Quant au texte, en dehors d’être bourré de résidus de suites de prises de LSD, il culbute d’un seul geste les souvenirs d’adolescence, la charge héroïque contre les institutions et le goût immodéré pour les jongleries surréalistes et nonsensiques. Résultat : c’est du très bon. Great stuff, déclare le client au chimiste, quand il tombe sur de la came de première, et qu’il allonge l’oseille sans barguigner.

 

Il faut être un brin inspiré pour écrire : « Yellow matter custard dripping from a dead dog's eye » (matière jaune, crème anglaise dégoulinant de l’œil d'un chien mort). Même si c'est inspiré d'une ancienne comptine, ça en jette, comme l’œil coupé au rasoir dans Un Chien andalou, de Luis Bunuel. C'est dans cette même chanson qu'on trouve ceci : « Mister City p'liceman sitting pretty little p'licemen in a row. See how they fly like Lucy in the sky » : visiblement, Lennon ne porte pas les forces de l'ordre dans son coeur.

 

C'est sûr, pour parler des Fab Four, que Lennon ne serait rien sans McCartney, et vice versa. Mais franchement, John me semble plus intéressant que Paul. Pour la raison que Paul est extraverti, indécrottablement positif, agaçant, pour tout dire. Après les Beatles, la première chose qu'il fait, c'est Ram : une collecte de chansonnettes sans autre portée que divertissante. Il n'est pas compliqué, Paul.

 

John, c'est un autre café. La première chose qu'il fait après, c'est Imagine. Pas seulement la chanson (tout à fait bien, avec sa litanie de "I don't believe", non, mes excuses, c'est à la fin de "God" : "I don't believe in Beatles, I just believe in me, Yoko and me"), mais tout le disque. Sans doute un problème de droits, puisque la chanson a été virée du disque (si j'ai bien compris), lui-même rebaptisé Plastic Ono Band, et qu'Imagine est devenu une compilation sans charme, et sans l'indispensable Working class hero. Il y a du Yoko Ono là-dessous. Bref, ce disque, aux arrangements sobres jusqu'à l'austérité, est bien plus personnel et innovant que Ram, très conventionnel et conformiste au fond.

 


 

Pour revenir à Lucy, on peut noter en passant que l’emblème médiatique du LSD –Lucy in the Sky with Diamonds, qui donna par-dessus le marché son prénom à notre ancêtre de 3,4 millions d’années – fut conçu par John Lennon à partir d’un dessin au pastel de son fils Julian, âgé de 4 ans, et que l’auteur fut étonné après coup, quand tout le monde y vit la preuve d’une dévotion au Diéthylamide de l’acide lysergique.
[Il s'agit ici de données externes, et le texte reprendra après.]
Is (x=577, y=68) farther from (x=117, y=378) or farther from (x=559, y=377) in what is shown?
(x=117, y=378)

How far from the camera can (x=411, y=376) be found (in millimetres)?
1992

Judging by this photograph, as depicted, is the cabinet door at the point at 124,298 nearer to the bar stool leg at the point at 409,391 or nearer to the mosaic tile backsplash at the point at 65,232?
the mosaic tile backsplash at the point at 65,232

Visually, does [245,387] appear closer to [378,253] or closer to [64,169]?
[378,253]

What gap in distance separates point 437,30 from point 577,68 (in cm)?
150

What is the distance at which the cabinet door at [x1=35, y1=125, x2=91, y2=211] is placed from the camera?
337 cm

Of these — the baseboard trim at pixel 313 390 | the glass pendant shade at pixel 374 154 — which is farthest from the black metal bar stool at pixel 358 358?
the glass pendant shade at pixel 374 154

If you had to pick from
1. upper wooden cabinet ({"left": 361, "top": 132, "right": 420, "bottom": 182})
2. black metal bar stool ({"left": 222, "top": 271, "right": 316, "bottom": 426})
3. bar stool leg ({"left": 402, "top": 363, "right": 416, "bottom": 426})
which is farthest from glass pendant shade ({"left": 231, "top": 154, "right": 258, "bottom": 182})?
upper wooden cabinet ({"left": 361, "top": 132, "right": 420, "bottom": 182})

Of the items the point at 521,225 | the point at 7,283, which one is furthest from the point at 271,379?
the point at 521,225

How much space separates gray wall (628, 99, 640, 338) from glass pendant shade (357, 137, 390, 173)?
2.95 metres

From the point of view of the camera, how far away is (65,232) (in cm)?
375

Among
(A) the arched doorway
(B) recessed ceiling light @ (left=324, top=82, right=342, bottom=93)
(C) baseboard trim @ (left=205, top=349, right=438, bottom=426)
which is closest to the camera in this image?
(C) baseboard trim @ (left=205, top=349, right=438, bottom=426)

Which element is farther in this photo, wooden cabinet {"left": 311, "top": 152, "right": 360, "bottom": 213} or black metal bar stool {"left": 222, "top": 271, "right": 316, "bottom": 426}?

Ce que tout le monde a pris pour un message, voire un hymne, était en réalité tout à fait fortuit. Je ne sais pas pourquoi, mais j'aime bien ces malentendus.

 

C'est l’inconscient, aurait peut-être dit papa Freud. J’ai parfois un petit retour de flamme à l’endroit des surréalistes, quand je me dis qu’ils étaient à même d’atteindre les nirvanas de l’imaginaire par le seul biais de l’écriture automatique, c’est-à-dire sans adjuvants. Mais à cet égard, c’est sûr qu’on n’est sûr de rien, d'autant que dans les résultats de l'écriture automatique, il y a autant de purée à chier que de chou à manger (la formule vient de Rabelais). La facilité avec laquelle Robert Desnos tombait en état de sommeil hypnotique pour produire les jeux de mots de Rrose Sélavy et de Langage cuit (je crois que c'est dans Corps et biens) était peut-être elle-même facilitée.

 

J’exagérerai sans doute si je dis que le peu d’italien qui m’est entré dans le ciboulot, je le dois aux opéras de Mozart (je suis resté ignare en italien, n’est-ce pas, R. ?) ; j’exagère beaucoup moins en soutenant que le peu d’anglais que j’aie gravé quelque part est dû aux Beatles. Plus précisément à Sgt Pepper’s …, pour l’excellente raison que les paroles étaient imprimées au dos.

 

M. T., professeur d’anglais qui faisait dormir son chien dans son lit (en tout bien tout honneur, enfin je crois) et qui cultivait dans sa classe un lierre tellement magnifique qu'il avait tout envahi, avait tout compris du révolutionnaire de cette méthode pédagogique, lui qui faisait apprendre par cœur les chansons de Boy George. Je ne suis néanmoins pas sûr que le niveau de langue auquel il parvenait à hisser ses élèves fût meilleur pour autant, mais je ne connais pas assez les textes de Boy George pour en jurer.

 

A vrai dire, je me fiche pas mal de savoir pour quelles raisons sûrement très savantes les Beatles ont ainsi régné sur toute la pop music pendant aussi longtemps.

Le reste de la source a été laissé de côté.